Exercise goal
Return exactly the lines below, starting with the one that has "Sos del Rey Católico Average Temperatures" and going on through the one that has "For the quality".

Segment Open

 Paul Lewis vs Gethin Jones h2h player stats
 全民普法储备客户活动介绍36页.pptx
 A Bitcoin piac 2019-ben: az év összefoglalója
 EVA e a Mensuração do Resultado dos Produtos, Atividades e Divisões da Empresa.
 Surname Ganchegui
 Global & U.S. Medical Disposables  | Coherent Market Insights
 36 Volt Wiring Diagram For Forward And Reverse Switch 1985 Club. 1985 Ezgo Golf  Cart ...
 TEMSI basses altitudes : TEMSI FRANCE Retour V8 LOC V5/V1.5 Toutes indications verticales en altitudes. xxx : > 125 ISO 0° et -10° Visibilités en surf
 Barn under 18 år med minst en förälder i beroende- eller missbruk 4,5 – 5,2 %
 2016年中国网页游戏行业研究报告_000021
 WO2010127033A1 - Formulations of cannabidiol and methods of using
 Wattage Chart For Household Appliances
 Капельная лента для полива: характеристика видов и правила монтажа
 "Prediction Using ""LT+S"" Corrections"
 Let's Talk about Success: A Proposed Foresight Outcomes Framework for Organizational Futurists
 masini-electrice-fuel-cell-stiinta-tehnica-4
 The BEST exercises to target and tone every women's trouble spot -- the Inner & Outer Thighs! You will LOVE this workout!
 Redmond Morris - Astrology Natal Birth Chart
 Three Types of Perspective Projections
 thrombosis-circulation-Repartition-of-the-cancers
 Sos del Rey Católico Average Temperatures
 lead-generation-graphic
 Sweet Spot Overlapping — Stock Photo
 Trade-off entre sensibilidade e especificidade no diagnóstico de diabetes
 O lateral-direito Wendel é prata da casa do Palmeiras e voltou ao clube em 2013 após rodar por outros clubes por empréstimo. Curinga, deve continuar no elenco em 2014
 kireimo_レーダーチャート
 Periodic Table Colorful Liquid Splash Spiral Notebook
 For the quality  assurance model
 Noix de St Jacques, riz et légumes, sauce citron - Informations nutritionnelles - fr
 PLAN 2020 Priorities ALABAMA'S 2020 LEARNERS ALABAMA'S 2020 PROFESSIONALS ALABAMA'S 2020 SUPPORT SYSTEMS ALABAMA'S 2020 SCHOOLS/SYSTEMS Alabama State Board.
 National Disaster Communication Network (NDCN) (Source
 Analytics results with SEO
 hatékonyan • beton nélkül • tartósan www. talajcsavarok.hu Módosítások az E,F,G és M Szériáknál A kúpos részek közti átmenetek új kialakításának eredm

Segment Closed

Finished task
 Sos del Rey Católico Average Temperatures
 lead-generation-graphic
 Sweet Spot Overlapping — Stock Photo
 Trade-off entre sensibilidade e especificidade no diagnóstico de diabetes
 O lateral-direito Wendel é prata da casa do Palmeiras e voltou ao clube em 2013 após rodar por outros clubes por empréstimo. Curinga, deve continuar no elenco em 2014
 kireimo_レーダーチャート
 Periodic Table Colorful Liquid Splash Spiral Notebook
 For the quality  assurance model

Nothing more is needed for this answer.